- Text excerpt:
---------------

COURT OF APPEALS OF VIRGINIA
Present: Chief Judge Moon, Judges Fitzpatrick and Annunziata
Argued at Charlottesville, Virginia
JAMES VIRGIL ALLARD
OPINION BY
v. Record No. 2846-95-3 JUDGE ROSEMARIE ANNUNZIATA
JANUARY 28, 1997
COMMONWEALTH OF VIRGINIA
FROM THE CIRCUIT COURT OF AMHERST COUNTY
J. Michael Gamble, Judge
Stephen R. Eubank (J. Thompson Shrader;
J. Thompson Shrader & Associates, on brief),
for appellant.
John K. Byrum, Jr., Assistant Attorney
General (James S. Gilmore, III, Attorney
General, on brief), for appellee.
Following a jury trial, appellant, James Virgil Allard, was
convicted of statutory burglary in violation of Code § 18.2-91.
Pursuant to the jury's recommendation, the trial court sentenced
appellant to ten years incarceration. The court further
sentenced appellant to an additional one-year term, which it
suspended, conditioned upon appellant's successful completion of
a period of post-release supervision. Appellant contends (1) the
court erred in denying his motion to strike; (2) the court
improperly instructed the jury; and (3) the court abused its
discretion in imposing a greater sentence than the jury
recommended. Finding no error, we affirm.
I. MOTION TO STRIKE
Appellant argues that the trial court erred in denying his
motion to strike because: (1) the evidence was insufficient to
support his conviction; (2) the Commonwealth failed to prove that
the structure he was charged with burglarizing was habitable; and
(3) the structure he was charged with burglarizing could not be
the subject of a burglary within the meaning of the statute. We
disagree with each of these contentions.

---------------

- Required task A:
Copy the court opinion starting at "Pursuant to the" and ending at "error, we affirm.", renaming "post-release supervision" as "probation".
- Required task B:
Write the next part of the court opinion, picking up right after its final sentence.
The entries that come next are taken from a separate source and have no connection to the court opinion.

---------------

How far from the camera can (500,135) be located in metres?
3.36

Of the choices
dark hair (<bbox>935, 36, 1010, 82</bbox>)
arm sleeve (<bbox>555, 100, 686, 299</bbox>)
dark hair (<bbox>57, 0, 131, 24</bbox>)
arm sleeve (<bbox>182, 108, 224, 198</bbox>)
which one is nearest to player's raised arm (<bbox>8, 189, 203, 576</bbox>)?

---------------

- Exercise output A:
Pursuant to the jury's recommendation, the trial court sentenced
appellant to ten years incarceration. The court further
sentenced appellant to an additional one-year term, which it
suspended, conditioned upon appellant's successful completion of
a period of probation. Appellant contends (1) the
court erred in denying his motion to strike; (2) the court
improperly instructed the jury; and (3) the court abused its
discretion in imposing a greater sentence than the jury
recommended. Finding no error, we affirm.

- Exercise output B:
On April 20, 1995 at 9:44 p.m., Sergeant John Dixon of the
Amherst County Sheriff's Department was dispatched to the area of
Pleasant Valley Elementary School (the school) to investigate a
possible break-in in progress. Harold Thomas Lloyd, a local
resident, had seen three men exit a car and proceed into the
bushes nearby. Lloyd was concerned that the men intended to
break into a neighbor's house, so he asked his brother to call
the police. From his vehicle, Lloyd followed the car as it
circled the area until Dixon arrived. Lloyd was unable to
identify any of the men or the occupants of the car.
Upon his arrival, Dixon identified the car Lloyd had been
following as matching the dispatcher's description of the suspect
car. Dixon stopped the car and found two women inside.
Meanwhile, another officer arrived at the school and discovered
that a window to a classroom in the rear of the building had been
broken. Hearing the report of the apparent break-in over his
radio, Dixon detained the women.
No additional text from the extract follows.